ZURICH (Reuters) - UBS reported a surprise outflow of funds from its flagship wealth management business on Tuesday, overshadowing its best annual results since 2010 and a higher than expected dividend payout.

The Swiss bank's shares fell 8 percent to hit their lowest in almost a year after it reported a fourth-quarter net new money outflow of 3.4 billion Swiss francs (2.29 billion pound) at its wealth management arm, as an exodus from emerging markets and Europe offset inflows from Asia and Switzerland.

Chief Executive Sergio Ermotti said volatile markets in early 2016, and the relative strength of the Swiss franc, meant it was too early to make revenue forecasts this year.

But he said the bank was sticking with its plan to invest more in its Chinese business and double its number of clients there, despite the country's slowing economic growth and wild gyrations in its stock market.

"Clearly we have to manage these next few quarters of volatility in China but the trend remains intact," he told an analyst conference call.

Ermotti said the bank was keeping its general annual goal of 3-5 percent net new money at its wealth management business despite the fourth-quarter outflow.

UBS has reshaped its strategy in the wake of the global financial crisis, slimming down its investment bank and focussing more on wealth management, which now accounts for in excess of 50 percent of its operating profit.

STRONG 2015

Net profit at Switzerland's biggest bank advanced to 6.20 billion Swiss francs in 2015, topping the 5.75 billion francs analysts had forecast in a Reuters poll.

Fourth-quarter net profit of 949 million francs easily beat expectations, but was flattered by one-off factors.

The bank also proposed raising its 2015 dividend to 0.85 Swiss franc per share, including a special payout of 0.25 francs, just ahead of analysts' forecasts.

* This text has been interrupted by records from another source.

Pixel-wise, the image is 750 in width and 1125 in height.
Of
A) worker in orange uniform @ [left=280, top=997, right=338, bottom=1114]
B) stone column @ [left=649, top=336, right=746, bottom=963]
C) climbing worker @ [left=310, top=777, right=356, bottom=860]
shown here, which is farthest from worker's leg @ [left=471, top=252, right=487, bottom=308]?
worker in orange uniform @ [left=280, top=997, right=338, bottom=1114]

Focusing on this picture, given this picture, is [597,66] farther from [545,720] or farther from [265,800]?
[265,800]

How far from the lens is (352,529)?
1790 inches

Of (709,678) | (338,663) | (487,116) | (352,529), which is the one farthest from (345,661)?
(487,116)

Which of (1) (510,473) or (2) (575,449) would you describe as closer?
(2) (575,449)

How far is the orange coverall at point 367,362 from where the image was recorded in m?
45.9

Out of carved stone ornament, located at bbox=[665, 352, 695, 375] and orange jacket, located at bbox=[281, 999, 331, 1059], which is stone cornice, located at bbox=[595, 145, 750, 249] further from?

UBS's strong earnings have bucked the trend at most of its European peers, many of which are trailing the Swiss bank when it comes to overhauling their investment banks. Rival Credit Suisse, in the midst of this process, reports results on Thursday.

"UBS is a well restructured bank but is not immune to an Asia slowdown in our view," JPMorgan Cazenove analysts wrote in a research note, keeping a neutral rating on the stock.

UBS said it saw very low levels of client activity and pronounced risk aversion in the fourth quarter, when it booked a net tax benefit of 715 million francs thanks to revaluing deferred tax assets. It had quarterly provisions of 365 million francs for litigation and regulatory matters.

"Negative market performance and substantial market volatility since the start of 2016, low interest rates and the relative strength of the Swiss franc, particularly against the euro, continue to present headwinds," it said in its outlook.

Regulatory costs would remain a burden, it said, adding: "We will continue to execute the measures we announced to mitigate these effects as we work towards our financial targets."

UBS stock trades at around 11 times 12-month forward earnings per share, a slight premium to rival Credit Suisse but a discount to Julius Baer, according to StarMine, which weights analyst estimates by their previous forecasting accuracy.